Denmark to research links between video gaming and gambling

26 June 2020

Denmark’s Gaming Authority (Spillemyndigheden) has linked up with VIVE, the country’s National Research and Analysis Centre for Welfare, to carry out a new study into minors' exposure to gambling mechanics through video games.

The new project, which forms part of a longer-term initiative to tackle problem gambling in Denmark, will investigate the role of gambling in relation to young people playing computer games.

Spillemyndigheden and VIVE will focus on online games in particular, looking at how children and young people are exposed to gambling-related elements in these titles.

In particular it will examine how gambling-style mechanics impact on the gameplay experience, and whether this exposure affects everyday life for young people. It will also look at paid elements of online games - ie purchasing items such as loot boxes or in-game items - and how this impacts gameplay.

Spillemyndigheden and VIVE will interview children and young people between the ages of 13 and 19 as part of the project, as well as speak with a sub-group of young adults aged 20 to 25 who have experienced serious gaming or gambling problems.

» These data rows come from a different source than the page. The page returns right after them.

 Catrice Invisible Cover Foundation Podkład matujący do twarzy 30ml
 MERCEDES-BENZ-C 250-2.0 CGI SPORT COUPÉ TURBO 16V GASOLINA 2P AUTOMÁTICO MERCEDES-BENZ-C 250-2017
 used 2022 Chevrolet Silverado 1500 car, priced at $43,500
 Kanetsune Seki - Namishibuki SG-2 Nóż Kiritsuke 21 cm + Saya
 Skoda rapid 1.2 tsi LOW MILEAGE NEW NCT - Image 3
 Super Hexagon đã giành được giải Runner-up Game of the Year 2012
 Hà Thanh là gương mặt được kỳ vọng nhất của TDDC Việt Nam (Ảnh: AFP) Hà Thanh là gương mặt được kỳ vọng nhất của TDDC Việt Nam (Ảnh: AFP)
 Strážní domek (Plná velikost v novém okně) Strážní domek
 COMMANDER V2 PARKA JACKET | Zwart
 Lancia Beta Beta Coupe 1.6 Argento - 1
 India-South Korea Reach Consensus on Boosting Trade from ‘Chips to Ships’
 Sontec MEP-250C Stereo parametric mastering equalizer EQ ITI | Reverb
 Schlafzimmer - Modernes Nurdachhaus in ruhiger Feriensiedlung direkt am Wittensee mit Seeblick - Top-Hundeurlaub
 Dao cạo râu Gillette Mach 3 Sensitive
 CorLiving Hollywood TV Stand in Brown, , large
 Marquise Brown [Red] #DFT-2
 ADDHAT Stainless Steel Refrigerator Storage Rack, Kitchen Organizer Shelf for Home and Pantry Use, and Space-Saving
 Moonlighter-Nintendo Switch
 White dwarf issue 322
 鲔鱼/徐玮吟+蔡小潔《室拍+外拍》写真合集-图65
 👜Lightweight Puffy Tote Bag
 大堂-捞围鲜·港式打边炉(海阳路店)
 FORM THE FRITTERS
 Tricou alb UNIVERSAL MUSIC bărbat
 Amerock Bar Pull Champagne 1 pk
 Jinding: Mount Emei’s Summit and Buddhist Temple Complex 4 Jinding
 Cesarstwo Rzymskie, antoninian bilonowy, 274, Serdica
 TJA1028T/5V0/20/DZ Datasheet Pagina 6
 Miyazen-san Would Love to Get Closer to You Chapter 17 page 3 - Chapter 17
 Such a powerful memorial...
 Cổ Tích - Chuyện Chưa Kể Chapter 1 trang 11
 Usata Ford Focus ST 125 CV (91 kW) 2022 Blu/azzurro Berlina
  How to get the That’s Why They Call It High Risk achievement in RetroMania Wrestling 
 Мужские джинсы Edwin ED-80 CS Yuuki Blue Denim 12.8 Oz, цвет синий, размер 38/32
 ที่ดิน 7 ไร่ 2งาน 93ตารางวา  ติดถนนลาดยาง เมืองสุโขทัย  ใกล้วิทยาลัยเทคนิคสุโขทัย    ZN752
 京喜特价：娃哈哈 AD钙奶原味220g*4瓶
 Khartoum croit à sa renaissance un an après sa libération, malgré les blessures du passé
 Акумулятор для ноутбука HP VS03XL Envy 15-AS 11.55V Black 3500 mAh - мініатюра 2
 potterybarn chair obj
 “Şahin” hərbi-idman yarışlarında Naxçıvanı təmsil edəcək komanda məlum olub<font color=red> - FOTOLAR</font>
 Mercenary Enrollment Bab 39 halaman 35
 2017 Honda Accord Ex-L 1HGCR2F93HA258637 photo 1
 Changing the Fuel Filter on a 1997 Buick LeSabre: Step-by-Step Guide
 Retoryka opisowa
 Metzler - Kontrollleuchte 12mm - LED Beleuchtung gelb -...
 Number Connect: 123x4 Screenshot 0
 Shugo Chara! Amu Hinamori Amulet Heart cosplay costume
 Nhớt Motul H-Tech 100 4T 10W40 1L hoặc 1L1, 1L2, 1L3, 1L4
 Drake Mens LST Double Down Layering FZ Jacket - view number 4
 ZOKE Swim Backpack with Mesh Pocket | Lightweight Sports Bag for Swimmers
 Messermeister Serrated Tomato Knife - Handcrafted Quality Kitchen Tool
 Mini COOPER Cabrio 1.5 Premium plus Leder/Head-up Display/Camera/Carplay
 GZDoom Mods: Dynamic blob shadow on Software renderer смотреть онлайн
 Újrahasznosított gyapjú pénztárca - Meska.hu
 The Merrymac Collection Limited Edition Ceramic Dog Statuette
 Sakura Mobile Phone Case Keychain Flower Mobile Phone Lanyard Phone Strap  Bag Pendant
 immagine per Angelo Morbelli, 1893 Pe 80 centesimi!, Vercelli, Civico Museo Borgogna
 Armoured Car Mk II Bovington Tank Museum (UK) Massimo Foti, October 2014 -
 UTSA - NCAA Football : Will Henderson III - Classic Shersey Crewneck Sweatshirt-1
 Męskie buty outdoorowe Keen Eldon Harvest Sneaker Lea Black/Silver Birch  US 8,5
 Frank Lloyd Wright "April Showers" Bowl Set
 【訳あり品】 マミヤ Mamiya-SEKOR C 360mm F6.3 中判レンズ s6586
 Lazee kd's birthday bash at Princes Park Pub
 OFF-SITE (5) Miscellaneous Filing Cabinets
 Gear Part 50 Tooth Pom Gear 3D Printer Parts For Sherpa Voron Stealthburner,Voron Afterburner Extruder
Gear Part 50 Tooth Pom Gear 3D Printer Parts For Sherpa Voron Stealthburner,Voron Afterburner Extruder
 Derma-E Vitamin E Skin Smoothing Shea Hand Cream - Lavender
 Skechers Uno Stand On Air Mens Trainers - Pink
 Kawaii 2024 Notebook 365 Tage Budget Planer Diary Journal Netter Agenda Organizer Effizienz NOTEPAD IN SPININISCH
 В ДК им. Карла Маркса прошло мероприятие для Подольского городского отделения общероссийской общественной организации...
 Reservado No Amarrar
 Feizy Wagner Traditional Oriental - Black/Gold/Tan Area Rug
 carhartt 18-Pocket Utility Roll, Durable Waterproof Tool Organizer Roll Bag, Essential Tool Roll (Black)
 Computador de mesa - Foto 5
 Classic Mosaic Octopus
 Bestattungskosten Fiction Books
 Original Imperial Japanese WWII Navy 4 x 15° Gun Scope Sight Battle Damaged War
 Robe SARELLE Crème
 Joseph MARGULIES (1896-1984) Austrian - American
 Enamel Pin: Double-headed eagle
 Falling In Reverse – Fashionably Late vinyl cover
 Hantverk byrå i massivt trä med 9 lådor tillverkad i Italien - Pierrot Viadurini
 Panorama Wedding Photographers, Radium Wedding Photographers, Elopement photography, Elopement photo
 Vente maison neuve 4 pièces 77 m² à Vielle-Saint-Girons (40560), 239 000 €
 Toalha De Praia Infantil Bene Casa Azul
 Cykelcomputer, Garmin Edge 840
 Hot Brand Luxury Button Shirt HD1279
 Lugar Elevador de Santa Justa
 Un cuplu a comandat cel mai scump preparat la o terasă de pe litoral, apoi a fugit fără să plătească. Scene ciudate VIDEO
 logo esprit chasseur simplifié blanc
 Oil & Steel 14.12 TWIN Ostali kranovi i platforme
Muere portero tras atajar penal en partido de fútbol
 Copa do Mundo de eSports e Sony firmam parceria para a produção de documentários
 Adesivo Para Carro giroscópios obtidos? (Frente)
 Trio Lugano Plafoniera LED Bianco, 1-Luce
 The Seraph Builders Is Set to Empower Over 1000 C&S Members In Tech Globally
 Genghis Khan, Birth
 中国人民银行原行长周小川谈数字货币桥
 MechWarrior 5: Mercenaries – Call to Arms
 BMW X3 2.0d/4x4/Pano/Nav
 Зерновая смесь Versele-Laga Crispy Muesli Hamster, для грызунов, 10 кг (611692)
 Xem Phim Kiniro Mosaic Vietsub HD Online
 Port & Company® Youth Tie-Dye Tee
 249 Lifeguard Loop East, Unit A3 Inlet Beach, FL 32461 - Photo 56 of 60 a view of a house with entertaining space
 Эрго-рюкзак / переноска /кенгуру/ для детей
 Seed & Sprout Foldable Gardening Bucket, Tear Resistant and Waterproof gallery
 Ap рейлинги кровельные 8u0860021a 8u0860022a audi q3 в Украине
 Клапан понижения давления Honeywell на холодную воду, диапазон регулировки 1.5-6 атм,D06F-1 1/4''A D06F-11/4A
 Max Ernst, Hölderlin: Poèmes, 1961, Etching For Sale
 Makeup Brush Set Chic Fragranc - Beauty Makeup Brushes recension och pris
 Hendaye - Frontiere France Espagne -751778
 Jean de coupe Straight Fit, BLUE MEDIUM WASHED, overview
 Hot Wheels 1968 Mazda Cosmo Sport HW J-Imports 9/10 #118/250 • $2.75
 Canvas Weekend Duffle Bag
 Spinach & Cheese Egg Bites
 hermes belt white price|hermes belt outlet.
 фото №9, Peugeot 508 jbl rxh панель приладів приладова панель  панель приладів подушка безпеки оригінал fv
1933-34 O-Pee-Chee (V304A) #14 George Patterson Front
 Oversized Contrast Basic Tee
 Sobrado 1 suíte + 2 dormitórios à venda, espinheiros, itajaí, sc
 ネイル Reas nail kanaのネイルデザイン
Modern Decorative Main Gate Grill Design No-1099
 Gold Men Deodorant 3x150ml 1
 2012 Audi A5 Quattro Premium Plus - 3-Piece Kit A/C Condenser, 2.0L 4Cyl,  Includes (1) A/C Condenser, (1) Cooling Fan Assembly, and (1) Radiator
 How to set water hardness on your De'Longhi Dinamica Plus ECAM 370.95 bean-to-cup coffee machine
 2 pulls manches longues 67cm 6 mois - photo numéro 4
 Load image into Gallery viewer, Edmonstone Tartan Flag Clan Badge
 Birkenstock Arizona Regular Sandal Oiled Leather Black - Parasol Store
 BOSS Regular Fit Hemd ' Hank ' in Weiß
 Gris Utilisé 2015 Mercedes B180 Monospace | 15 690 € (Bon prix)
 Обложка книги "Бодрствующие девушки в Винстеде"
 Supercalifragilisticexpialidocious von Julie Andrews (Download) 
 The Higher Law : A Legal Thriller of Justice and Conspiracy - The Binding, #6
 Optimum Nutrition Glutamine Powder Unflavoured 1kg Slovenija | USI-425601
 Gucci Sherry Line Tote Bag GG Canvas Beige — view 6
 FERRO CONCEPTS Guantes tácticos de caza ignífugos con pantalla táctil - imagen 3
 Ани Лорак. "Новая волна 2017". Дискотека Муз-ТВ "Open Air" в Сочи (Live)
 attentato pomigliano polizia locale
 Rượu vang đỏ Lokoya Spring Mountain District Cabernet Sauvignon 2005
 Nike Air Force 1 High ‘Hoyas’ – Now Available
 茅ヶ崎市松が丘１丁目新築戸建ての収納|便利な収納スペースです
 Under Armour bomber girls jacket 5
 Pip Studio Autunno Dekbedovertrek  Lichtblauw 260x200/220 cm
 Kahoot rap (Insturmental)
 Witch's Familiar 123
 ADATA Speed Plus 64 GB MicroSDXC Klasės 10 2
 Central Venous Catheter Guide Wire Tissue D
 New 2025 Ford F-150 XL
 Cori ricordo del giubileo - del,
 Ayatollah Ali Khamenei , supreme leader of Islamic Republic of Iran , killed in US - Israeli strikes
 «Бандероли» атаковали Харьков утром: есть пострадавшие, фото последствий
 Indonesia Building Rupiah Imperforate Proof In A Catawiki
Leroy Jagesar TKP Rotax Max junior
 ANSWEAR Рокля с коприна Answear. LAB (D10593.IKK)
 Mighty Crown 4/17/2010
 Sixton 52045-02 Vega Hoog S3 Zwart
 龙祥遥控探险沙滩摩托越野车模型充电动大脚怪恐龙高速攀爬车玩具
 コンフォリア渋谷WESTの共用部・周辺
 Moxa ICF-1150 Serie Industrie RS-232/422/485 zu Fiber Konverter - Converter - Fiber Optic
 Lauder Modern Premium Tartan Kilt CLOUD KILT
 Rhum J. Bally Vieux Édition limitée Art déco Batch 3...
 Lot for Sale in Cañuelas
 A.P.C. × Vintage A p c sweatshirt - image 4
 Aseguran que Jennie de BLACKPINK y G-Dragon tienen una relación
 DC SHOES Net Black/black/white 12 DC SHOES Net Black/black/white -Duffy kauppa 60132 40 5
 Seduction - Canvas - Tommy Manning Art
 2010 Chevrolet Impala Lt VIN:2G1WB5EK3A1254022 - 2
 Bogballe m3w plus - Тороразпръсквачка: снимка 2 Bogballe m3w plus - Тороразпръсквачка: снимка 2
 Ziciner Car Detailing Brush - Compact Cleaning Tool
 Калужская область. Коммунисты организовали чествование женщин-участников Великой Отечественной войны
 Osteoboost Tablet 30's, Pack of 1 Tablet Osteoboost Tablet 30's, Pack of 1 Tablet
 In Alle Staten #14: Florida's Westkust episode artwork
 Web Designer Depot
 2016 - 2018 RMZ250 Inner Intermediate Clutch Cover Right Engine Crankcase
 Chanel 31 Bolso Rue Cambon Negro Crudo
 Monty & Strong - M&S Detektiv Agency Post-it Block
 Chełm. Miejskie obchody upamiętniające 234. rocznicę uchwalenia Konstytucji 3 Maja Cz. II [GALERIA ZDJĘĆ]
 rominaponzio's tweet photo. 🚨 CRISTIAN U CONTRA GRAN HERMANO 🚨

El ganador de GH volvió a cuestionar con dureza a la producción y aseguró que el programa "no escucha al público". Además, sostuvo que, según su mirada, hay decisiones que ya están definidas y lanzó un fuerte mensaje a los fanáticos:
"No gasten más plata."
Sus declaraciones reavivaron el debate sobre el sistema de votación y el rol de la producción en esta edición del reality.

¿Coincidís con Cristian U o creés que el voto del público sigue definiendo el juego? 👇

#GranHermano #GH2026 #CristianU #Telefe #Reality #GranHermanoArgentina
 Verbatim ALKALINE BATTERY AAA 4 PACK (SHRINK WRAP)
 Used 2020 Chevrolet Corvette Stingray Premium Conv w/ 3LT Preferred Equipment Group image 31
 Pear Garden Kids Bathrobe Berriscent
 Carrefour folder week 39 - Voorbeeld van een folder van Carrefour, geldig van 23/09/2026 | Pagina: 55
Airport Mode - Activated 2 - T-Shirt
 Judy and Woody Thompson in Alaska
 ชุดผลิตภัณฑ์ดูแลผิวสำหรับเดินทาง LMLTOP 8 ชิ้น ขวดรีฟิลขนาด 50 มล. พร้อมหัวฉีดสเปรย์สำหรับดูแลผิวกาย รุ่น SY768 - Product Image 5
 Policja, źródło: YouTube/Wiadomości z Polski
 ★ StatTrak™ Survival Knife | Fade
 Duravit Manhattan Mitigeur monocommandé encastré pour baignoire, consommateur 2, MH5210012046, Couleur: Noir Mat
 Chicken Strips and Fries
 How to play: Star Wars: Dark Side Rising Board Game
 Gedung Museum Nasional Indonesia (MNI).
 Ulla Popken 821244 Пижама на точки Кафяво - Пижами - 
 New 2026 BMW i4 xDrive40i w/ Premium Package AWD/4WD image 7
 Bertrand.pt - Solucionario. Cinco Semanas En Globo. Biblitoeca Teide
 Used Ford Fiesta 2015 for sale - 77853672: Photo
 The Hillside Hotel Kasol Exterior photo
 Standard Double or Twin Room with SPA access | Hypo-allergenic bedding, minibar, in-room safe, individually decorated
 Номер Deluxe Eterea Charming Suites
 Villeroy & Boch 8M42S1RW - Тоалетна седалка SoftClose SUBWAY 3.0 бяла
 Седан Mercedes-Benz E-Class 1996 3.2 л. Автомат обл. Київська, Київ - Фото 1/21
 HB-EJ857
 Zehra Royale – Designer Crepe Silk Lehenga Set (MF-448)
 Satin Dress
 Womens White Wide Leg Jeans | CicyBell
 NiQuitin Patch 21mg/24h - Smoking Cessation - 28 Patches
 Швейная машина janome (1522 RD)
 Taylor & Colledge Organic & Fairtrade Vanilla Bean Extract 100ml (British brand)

The project is set for completion on spring of 2021, with Spillemyndigheden and VIVE aiming to produce a conclusive report, as well as several scientific articles based on the findings.

The research project is the third major announcement from Spillemyndigheden this week, with the regulator having also updated its technical and reporting requirements for online gambling licensees, requiring self-exclusion checks before push notifications and creating a new reporting category for virtuals.

Spillemyndigheden yesterday (June 25) also urged licensed gambling operators to prepare for changes to the country’s national identification scheme, with a new system set to replace NemID next year.

MitID is due to launch in May 2021 to replace NemID, the online verification solution used by almost all Danish citizens to log into online banking accounts; communicate with public authorities; and prove their identity for digital services such as online gambling.